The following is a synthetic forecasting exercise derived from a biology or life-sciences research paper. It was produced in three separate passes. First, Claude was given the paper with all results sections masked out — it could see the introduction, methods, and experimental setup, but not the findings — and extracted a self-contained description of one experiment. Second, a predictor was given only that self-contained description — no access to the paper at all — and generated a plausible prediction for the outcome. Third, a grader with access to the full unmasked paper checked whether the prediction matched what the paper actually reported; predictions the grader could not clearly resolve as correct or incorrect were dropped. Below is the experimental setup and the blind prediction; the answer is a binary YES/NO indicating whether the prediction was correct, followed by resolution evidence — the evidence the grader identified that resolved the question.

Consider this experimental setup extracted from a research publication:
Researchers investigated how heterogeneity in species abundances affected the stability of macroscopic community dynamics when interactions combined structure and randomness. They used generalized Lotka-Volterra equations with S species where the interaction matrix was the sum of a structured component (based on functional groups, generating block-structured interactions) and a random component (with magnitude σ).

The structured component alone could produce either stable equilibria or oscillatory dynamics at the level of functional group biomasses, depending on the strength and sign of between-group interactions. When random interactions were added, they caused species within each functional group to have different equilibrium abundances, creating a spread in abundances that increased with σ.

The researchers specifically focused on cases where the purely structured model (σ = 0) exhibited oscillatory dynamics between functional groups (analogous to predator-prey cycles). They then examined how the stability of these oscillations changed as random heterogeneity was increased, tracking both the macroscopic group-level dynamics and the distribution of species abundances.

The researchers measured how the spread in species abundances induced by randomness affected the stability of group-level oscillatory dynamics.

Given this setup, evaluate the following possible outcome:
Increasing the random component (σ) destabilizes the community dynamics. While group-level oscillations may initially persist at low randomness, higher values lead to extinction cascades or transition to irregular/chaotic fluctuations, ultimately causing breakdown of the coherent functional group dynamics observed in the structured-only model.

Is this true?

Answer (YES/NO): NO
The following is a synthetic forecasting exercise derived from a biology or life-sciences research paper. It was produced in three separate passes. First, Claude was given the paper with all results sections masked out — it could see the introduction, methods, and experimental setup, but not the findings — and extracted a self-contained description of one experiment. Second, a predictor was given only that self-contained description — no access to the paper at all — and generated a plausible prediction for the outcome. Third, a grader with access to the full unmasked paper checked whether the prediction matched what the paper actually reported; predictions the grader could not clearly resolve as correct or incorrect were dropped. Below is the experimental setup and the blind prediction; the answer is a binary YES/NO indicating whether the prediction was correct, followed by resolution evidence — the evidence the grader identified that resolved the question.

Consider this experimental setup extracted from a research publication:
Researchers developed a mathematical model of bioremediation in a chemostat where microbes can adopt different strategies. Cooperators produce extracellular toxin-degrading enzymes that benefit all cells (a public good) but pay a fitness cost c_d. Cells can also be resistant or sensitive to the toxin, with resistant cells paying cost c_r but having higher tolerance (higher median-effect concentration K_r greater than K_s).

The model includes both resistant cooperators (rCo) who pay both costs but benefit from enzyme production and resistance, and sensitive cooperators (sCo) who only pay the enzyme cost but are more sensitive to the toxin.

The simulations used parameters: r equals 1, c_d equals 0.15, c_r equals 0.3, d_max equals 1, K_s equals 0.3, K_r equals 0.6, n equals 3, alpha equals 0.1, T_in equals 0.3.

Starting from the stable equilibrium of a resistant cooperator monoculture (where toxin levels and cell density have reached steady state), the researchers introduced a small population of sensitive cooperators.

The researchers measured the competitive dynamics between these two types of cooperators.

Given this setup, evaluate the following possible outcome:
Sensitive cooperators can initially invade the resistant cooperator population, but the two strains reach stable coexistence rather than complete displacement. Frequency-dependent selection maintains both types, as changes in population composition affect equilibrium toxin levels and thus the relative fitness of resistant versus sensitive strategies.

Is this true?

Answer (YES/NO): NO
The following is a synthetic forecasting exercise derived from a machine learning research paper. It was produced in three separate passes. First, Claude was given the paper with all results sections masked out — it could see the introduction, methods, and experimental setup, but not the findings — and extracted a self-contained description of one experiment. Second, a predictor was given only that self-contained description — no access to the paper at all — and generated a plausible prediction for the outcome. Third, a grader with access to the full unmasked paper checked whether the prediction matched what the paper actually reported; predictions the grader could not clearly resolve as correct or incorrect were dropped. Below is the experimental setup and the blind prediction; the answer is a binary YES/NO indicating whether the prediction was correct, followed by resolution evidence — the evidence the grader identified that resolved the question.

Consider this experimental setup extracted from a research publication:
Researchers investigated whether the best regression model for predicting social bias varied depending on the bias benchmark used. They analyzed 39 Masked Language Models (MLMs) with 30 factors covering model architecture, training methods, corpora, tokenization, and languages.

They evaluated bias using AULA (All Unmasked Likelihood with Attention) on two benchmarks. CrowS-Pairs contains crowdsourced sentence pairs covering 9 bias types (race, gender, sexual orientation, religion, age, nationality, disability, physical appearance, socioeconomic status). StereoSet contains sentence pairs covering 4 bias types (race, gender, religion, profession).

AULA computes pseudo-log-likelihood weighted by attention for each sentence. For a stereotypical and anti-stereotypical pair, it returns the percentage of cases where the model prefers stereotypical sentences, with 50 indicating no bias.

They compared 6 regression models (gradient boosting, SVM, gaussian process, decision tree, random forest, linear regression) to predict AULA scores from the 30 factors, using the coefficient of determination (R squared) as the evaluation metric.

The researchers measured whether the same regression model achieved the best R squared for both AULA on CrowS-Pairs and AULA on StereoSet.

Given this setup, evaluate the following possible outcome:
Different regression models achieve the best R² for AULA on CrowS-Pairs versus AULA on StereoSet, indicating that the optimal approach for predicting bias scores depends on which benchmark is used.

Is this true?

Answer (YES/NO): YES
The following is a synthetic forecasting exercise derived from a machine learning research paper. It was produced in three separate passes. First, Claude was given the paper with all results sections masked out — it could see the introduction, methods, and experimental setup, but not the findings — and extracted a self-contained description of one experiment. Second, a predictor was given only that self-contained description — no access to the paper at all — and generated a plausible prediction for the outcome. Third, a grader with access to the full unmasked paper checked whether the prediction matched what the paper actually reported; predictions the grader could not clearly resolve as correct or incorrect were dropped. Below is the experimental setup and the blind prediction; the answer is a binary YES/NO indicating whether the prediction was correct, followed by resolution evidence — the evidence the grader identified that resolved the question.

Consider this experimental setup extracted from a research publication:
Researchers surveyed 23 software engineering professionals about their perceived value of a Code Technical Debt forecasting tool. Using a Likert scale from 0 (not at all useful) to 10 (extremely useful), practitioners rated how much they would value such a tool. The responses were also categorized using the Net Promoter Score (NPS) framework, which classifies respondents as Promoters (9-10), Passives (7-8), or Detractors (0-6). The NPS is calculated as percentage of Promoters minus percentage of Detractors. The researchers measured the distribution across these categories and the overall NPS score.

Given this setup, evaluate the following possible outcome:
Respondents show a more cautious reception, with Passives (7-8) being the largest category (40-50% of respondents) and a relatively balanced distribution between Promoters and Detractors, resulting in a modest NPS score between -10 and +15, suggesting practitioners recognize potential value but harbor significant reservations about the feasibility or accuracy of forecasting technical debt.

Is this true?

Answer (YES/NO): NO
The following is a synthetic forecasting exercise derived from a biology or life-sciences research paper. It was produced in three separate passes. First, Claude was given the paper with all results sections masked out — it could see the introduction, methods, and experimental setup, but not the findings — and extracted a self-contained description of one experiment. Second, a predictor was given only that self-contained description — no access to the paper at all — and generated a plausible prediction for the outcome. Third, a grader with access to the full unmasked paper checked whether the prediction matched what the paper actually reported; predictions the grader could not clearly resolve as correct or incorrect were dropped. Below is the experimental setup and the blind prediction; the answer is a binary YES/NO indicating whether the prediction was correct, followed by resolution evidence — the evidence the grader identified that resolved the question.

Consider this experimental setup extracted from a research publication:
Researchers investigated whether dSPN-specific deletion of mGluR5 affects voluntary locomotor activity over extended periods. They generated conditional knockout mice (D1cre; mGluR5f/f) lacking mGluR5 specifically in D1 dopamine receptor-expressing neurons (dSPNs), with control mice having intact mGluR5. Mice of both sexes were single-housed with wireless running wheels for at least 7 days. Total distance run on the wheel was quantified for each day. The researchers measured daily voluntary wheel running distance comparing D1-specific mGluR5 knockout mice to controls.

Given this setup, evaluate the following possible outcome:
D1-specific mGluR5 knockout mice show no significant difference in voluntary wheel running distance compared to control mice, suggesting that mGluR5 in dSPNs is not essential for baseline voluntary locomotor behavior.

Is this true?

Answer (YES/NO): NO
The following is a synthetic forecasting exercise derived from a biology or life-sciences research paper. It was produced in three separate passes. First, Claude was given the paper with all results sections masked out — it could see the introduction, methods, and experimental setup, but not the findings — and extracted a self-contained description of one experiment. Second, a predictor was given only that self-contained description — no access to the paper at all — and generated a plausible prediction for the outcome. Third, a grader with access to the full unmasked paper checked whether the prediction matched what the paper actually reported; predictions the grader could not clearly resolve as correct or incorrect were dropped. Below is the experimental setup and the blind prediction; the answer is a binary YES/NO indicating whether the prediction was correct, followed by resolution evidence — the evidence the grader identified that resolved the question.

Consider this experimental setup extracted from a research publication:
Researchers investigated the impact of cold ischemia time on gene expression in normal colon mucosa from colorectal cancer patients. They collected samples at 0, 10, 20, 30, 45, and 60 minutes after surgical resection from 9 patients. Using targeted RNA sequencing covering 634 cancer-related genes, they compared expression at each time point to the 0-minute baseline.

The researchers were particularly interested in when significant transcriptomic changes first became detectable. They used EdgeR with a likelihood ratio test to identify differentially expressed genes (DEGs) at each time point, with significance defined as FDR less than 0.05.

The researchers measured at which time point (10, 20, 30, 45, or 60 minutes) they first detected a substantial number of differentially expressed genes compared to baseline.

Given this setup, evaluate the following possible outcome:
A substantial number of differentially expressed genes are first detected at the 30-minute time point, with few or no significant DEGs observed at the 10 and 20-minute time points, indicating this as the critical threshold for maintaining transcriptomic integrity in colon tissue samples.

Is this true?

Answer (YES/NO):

■ ■ ■ ■ ■ ■ ■

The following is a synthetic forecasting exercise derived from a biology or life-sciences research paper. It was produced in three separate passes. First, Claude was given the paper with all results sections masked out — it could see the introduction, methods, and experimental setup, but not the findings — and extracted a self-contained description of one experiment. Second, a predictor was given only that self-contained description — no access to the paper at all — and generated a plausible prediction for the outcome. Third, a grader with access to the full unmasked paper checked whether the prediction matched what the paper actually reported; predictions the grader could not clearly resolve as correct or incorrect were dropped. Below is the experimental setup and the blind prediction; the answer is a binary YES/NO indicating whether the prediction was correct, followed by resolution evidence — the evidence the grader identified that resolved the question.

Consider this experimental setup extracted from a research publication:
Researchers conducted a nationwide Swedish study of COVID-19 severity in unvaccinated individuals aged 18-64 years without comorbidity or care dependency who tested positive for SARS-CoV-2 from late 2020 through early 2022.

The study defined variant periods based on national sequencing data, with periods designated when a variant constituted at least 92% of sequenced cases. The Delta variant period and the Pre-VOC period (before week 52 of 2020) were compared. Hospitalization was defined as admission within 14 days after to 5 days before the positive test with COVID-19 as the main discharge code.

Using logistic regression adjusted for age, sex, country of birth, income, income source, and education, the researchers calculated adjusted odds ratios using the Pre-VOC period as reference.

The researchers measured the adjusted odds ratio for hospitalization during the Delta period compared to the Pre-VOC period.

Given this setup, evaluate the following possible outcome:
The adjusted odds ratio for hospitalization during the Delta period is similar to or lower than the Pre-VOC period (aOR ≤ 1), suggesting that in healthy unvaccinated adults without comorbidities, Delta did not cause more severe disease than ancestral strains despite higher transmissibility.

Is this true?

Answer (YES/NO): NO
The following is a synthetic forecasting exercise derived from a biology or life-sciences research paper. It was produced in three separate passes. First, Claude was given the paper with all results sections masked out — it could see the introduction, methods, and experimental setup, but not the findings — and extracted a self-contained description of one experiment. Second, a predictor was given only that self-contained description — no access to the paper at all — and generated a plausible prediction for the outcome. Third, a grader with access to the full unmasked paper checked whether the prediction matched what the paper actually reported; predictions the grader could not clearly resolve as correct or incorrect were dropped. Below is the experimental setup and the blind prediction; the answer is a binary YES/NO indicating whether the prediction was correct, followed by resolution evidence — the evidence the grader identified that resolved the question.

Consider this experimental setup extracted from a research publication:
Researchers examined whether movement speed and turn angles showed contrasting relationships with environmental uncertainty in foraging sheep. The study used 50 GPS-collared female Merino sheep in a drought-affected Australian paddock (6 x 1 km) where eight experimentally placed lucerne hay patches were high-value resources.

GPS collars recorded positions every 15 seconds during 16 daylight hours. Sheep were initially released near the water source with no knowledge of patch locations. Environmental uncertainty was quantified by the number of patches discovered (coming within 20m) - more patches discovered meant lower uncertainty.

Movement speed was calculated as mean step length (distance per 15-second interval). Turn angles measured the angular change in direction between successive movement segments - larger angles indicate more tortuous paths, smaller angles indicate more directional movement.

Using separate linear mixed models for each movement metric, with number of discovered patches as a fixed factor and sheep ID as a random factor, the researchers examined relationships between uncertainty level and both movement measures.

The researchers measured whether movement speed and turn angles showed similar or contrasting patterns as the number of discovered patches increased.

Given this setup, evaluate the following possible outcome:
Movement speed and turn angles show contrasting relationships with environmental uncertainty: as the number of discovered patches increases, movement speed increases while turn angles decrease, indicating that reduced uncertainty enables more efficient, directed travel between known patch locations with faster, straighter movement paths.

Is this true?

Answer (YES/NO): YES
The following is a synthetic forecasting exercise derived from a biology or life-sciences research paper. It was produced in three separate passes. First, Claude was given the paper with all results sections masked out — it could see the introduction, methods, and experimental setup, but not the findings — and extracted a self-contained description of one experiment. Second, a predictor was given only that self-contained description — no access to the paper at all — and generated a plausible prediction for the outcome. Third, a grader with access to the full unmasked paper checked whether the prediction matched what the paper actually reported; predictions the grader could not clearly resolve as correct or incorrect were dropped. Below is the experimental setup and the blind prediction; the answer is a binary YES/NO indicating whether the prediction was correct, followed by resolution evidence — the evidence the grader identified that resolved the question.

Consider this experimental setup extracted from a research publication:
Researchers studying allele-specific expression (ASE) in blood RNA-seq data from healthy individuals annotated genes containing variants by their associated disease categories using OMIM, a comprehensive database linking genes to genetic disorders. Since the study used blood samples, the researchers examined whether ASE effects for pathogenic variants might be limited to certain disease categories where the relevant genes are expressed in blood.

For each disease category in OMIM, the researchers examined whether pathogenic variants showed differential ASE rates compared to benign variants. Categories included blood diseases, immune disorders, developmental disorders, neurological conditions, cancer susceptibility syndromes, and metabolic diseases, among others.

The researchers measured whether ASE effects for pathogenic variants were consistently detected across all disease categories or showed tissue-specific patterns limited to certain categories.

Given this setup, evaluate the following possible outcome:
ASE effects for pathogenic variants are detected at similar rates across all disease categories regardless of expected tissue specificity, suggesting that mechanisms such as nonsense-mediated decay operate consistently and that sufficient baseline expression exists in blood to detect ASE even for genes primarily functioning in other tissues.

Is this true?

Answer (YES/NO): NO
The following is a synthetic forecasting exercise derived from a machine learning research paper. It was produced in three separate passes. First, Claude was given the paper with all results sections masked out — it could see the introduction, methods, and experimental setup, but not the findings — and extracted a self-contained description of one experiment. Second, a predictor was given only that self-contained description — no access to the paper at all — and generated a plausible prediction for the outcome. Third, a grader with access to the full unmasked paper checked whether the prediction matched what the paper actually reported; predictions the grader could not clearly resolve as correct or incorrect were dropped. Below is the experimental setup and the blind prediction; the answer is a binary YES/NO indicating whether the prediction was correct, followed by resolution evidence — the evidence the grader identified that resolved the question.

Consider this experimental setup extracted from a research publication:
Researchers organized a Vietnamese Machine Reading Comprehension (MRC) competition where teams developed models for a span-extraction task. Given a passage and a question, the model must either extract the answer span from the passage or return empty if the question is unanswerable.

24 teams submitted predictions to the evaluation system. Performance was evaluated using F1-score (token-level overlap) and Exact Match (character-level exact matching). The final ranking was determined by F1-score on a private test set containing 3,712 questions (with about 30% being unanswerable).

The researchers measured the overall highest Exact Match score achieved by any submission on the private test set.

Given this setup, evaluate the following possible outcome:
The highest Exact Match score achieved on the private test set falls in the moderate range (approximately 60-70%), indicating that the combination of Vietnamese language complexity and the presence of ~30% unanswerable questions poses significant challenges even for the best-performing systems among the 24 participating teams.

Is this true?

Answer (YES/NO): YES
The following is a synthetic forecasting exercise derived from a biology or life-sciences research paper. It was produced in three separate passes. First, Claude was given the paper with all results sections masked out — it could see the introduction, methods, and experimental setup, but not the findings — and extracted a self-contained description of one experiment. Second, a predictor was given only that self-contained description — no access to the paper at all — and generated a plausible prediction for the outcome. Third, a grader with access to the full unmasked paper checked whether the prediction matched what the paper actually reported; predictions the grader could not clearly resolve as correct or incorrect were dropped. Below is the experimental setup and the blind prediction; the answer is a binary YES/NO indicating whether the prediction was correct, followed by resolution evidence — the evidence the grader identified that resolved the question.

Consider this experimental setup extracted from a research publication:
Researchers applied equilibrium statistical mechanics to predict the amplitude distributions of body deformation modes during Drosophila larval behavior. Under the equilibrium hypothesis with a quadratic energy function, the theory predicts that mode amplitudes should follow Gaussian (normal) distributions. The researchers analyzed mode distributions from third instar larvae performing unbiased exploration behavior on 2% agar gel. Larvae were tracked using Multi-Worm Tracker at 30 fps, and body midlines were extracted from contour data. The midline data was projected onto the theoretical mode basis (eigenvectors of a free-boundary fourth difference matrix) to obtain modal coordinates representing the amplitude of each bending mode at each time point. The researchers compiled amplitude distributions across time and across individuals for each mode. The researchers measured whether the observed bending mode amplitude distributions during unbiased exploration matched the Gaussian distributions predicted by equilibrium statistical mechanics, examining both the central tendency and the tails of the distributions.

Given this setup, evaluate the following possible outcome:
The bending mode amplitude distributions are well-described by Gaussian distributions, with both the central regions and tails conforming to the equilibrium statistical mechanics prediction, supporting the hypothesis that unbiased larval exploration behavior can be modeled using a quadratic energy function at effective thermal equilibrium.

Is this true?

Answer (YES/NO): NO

■ ■ ■ ■ ■ ■ ■

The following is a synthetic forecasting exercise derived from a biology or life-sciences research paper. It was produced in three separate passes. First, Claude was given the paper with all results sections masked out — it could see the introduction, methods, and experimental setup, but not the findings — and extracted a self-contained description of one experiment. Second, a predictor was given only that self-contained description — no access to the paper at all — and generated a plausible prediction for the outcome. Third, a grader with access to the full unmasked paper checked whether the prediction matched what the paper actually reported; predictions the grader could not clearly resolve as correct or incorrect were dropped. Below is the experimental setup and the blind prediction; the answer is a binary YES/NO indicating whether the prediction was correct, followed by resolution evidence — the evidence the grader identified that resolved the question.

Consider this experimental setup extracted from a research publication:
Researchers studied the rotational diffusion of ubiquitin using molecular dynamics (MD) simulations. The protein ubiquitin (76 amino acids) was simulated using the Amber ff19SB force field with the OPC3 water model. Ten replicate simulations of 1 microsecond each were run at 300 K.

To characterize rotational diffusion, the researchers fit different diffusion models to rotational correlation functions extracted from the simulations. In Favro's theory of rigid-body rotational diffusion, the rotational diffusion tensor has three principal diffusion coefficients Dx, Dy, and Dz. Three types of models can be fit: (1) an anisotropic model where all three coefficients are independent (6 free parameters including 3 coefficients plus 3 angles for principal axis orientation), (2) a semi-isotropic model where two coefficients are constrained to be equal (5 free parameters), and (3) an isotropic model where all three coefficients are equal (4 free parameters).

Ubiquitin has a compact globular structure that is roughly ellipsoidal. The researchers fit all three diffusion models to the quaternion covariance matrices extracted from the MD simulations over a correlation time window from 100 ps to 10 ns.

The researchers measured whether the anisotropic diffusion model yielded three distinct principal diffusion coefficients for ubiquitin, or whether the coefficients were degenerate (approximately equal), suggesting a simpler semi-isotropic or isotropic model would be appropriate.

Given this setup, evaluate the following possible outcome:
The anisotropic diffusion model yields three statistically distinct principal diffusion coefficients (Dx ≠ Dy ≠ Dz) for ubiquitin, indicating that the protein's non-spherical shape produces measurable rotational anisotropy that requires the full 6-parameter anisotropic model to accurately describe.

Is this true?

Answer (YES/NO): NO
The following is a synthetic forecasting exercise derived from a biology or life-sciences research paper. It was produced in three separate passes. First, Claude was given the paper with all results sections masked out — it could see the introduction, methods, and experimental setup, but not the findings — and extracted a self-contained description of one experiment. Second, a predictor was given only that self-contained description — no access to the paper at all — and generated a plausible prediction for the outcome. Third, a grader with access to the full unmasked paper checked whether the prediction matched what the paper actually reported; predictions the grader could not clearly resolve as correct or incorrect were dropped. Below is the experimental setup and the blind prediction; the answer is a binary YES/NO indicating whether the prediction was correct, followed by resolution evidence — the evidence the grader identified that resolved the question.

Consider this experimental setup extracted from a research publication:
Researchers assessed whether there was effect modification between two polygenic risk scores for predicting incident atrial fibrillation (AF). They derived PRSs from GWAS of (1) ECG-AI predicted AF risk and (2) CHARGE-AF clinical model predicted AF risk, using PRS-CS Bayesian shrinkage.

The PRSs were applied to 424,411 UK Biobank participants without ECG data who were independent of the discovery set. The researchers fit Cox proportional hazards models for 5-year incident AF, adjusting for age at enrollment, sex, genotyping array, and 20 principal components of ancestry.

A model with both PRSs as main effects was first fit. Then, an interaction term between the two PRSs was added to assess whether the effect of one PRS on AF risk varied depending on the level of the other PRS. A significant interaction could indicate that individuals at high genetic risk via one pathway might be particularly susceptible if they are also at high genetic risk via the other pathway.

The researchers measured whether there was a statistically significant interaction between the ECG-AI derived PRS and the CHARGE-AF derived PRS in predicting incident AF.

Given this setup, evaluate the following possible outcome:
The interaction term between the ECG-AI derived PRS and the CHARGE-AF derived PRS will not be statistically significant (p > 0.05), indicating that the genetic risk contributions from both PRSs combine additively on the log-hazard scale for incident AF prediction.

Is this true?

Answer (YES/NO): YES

■ ■ ■ ■ ■ ■ ■

## Your goal
In the listing above, find the line with "Researchers organized a" and the line with "24 teams submitted". Output those two lines and every line between them, exactly as written.

## Solved exercise
Researchers organized a Vietnamese Machine Reading Comprehension (MRC) competition where teams developed models for a span-extraction task. Given a passage and a question, the model must either extract the answer span from the passage or return empty if the question is unanswerable.

24 teams submitted predictions to the evaluation system. Performance was evaluated using F1-score (token-level overlap) and Exact Match (character-level exact matching). The final ranking was determined by F1-score on a private test set containing 3,712 questions (with about 30% being unanswerable).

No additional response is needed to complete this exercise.